■ Task details ■
Give all of the data again exactly as written, omitting every image.

■ Input for this task ■
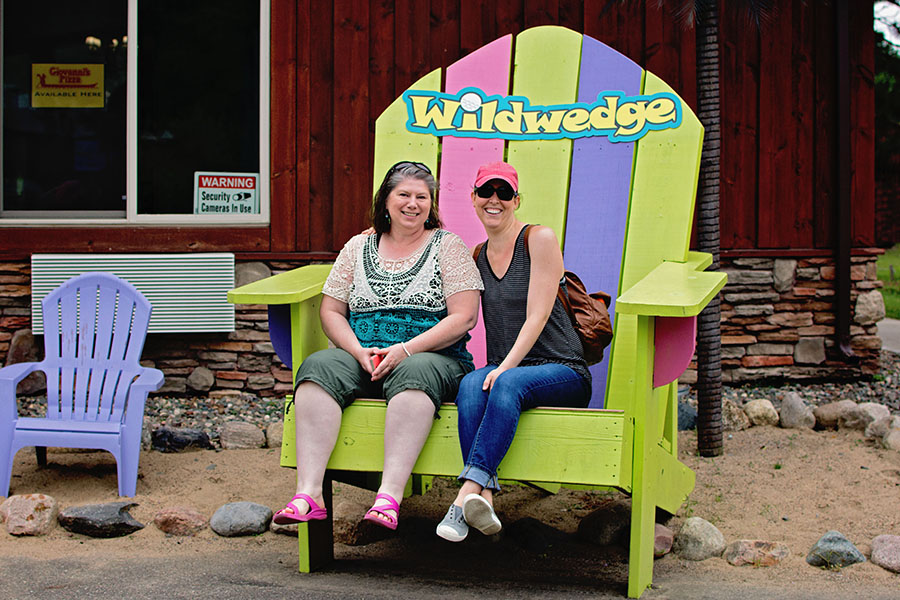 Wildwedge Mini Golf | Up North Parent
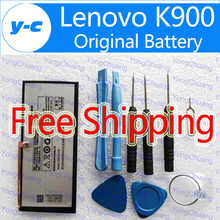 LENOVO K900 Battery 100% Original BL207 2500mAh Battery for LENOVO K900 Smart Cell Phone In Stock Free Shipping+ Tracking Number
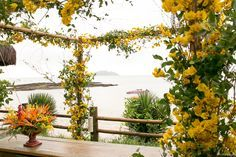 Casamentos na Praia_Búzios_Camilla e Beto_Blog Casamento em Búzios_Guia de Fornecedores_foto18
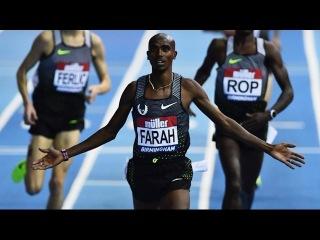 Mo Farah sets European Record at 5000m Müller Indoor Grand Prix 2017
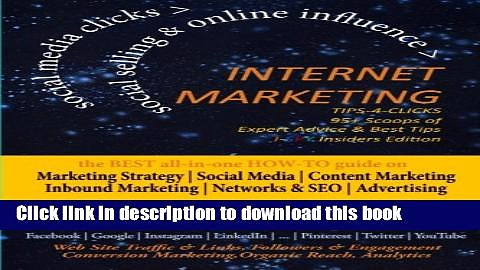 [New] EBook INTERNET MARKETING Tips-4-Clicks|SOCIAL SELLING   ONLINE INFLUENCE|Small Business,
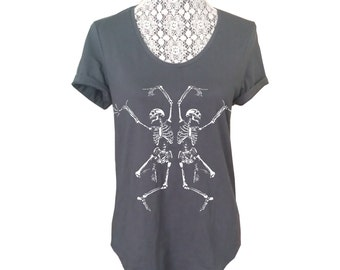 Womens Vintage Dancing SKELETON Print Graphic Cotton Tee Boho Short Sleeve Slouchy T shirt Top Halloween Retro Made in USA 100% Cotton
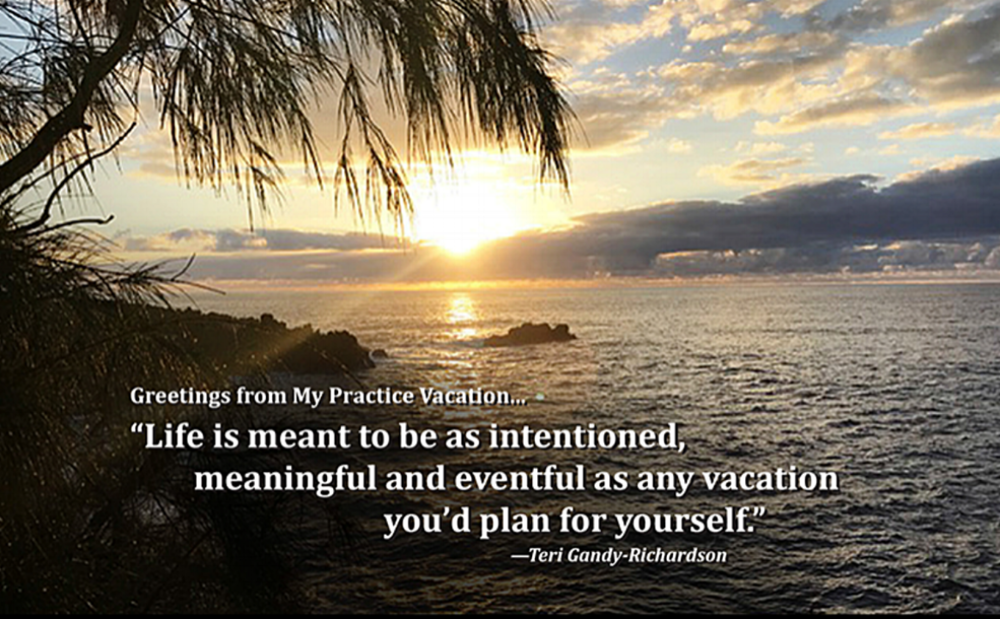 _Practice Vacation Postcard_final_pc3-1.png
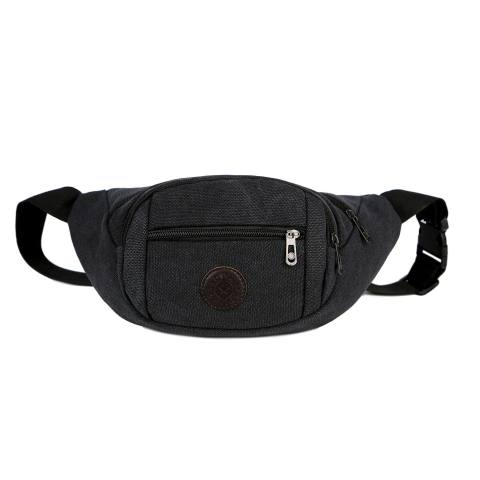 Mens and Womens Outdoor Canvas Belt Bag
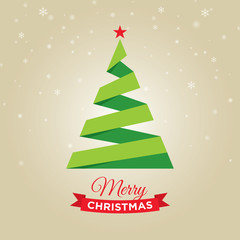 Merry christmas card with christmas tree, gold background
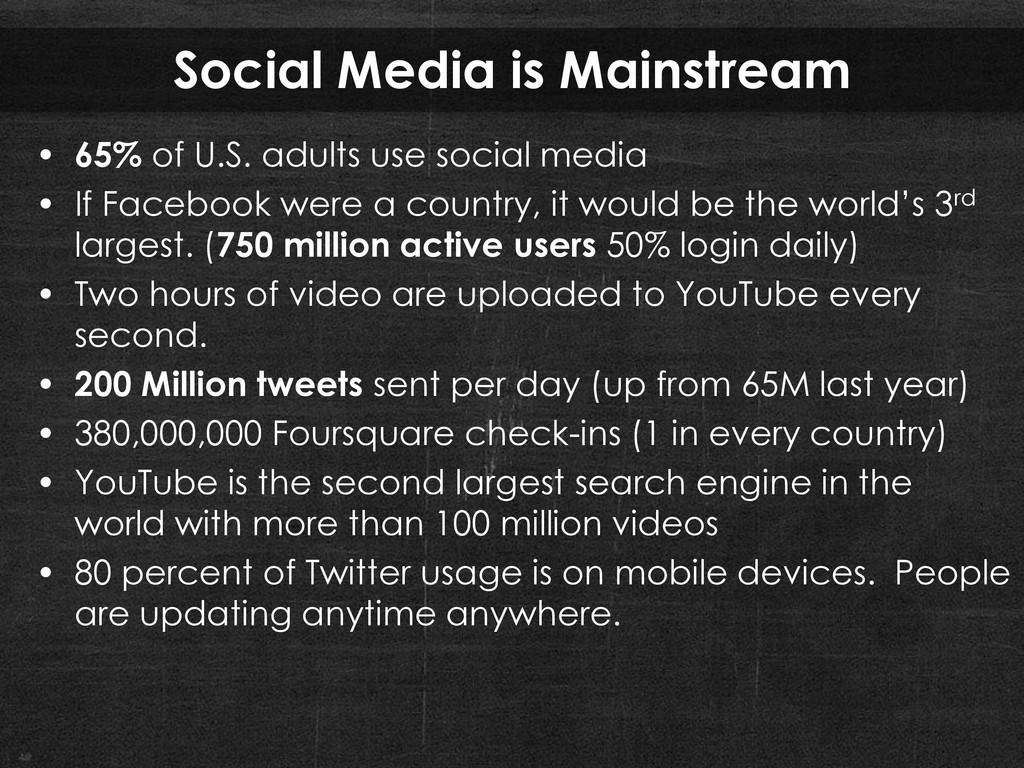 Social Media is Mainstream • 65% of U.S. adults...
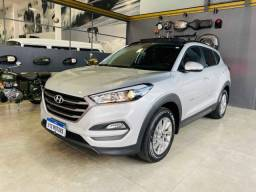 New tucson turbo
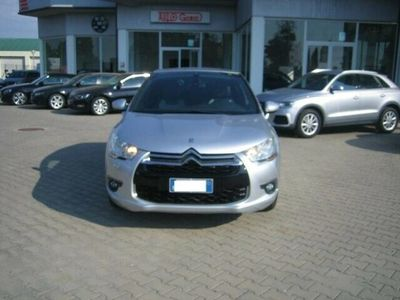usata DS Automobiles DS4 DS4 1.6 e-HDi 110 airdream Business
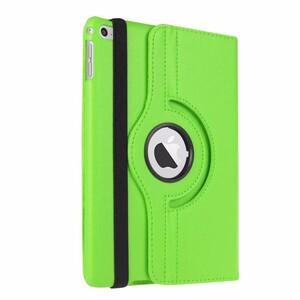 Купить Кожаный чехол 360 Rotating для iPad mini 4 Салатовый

■ Your solution ■
 Wildwedge Mini Golf | Up North Parent
 LENOVO K900 Battery 100% Original BL207 2500mAh Battery for LENOVO K900 Smart Cell Phone In Stock Free Shipping+ Tracking Number
 Casamentos na Praia_Búzios_Camilla e Beto_Blog Casamento em Búzios_Guia de Fornecedores_foto18
 Mo Farah sets European Record at 5000m Müller Indoor Grand Prix 2017
 [New] EBook INTERNET MARKETING Tips-4-Clicks|SOCIAL SELLING   ONLINE INFLUENCE|Small Business,
 Womens Vintage Dancing SKELETON Print Graphic Cotton Tee Boho Short Sleeve Slouchy T shirt Top Halloween Retro Made in USA 100% Cotton
 _Practice Vacation Postcard_final_pc3-1.png
 Mens and Womens Outdoor Canvas Belt Bag
 Merry christmas card with christmas tree, gold background
 Social Media is Mainstream • 65% of U.S. adults...
 New tucson turbo
usata DS Automobiles DS4 DS4 1.6 e-HDi 110 airdream Business
 Купить Кожаный чехол 360 Rotating для iPad mini 4 Салатовый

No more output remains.